Qual è il contributo della Bei al Pnrr?
«La Bei oltre a fare finanziamenti ha anche un’importante funzione di consulenza. Un finanziamento Bei è sempre accompagnato anche da una solida preparazione di progetto, abbiamo un grosso dipartimento ingegneristico e di esperti. Il supporto che possiamo dare alla realizzazione del Pnrr e in altri settori è molto importante. Di recente abbiamo partecipato ad alcuni progetti che si allineano alle priorità del Paese. Un investimento con Inwit da 250 milioni per il potenziamento dell’infrastruttura digitale, che è un tema rilevante dal punto di vista tecnologico e per l’inclusione. Abbiamo investito 600 milioni in un progetto di E-distribuzione del gruppo Enel per il rinnovamento e lo sviluppo della rete. E poi non va dimenticato il Fondo di garanzia europeo: l’operazione più importante, da 750 milioni, è stata fatta con Intesa Sanpaolo per lo sviluppo delle Pmi».
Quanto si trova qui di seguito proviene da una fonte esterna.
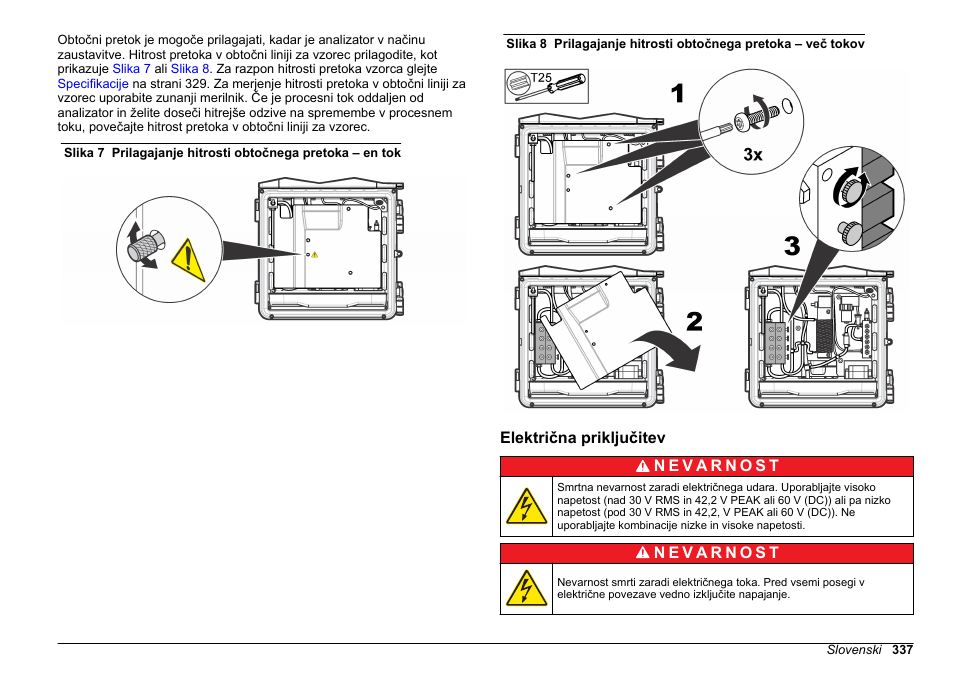 Obtočni pretok je mogoče prilagajati, kadar je analizator v načinu zaustavitve. Hitrost pretoka v obtočni liniji za vzorec prilagodite, kot prikazuje Slika 7 ali Slika 8. Za razpon hitrosti pretoka vzorca glejte Specifikacije na strani 329. Za merjenje hitrosti pretoka v obtočni liniji za vzorec uporabite zunanji merilnik. Če je procesni tok oddaljen od analizator in želite doseči hitrejše odzive na spremembe v procesnem toku, povečajte hitrost pretoka v obtočni liniji za vzorec.

Slika 7 Prilagajanje hitrosti obtočnega pretoka – en tok

Slika 8 Prilagajanje hitrosti obtočnega pretoka – več tokov

T25

1

3x

2

3

Električna priključitev

NEVARNOST

Smrtna nevarnost zaradi električnega udara. Uporabljajte visoko napetost (nad 30 V RMS in 42,2 V PEAK ali 60 V (DC)) ali pa nizko napetost (pod 30 V RMS in 42,2, V PEAK ali 60 V (DC)). Ne uporabljajte kombinacije nizke in visoke napetosti.

NEVARNOST

Nevarnost smrti zaradi električnega toka. Pred vsemi posegi v električne povezave vedno izključite napajanje.

Slovenski 337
Arriveranno dall’Europa tantissimi soldi Vogliamo aiutare le amministrazioni a spendere e a moltiplicare le risorse
Quali sono le priorità per il Paese in questo momento?
«Arriveranno dall’Europa tantissimi soldi, l’Italia deve spenderli e deve farlo in maniera organizzata. Le amministrazioni si stanno preparando e noi come Bei vogliamo entrare in rapporto con loro per aiutarle a sfruttare appieno e a moltiplicare queste risorse. È un momento di grande sfida per l’Italia: mi sembra molto pronta a raccoglierla e a portarla avanti».
C’è uno sforzo a livello Ue per aumentare la presenza di donne ai vertici delle istituzioni economiche. Come si deve favorire il processo?
«Bisogna mettere le donne nella condizione di poter arrivare al vertice e il lavoro va fatto a monte per potere avere poi le candidate. Bisogna fare in modo che le ragazze abbiano accesso alle opportunità di studio e di carriera e si devono creare le condizioni anche nella società con servizi a disposizione delle famiglie. Penso anche che sia una questione un po’ generazionale e che nell’arco di pochi anni avremo sempre di meno questo problema. Io sono stata fortunata, perché mi hanno aiutato la mia famiglia, mio marito e le babysitter».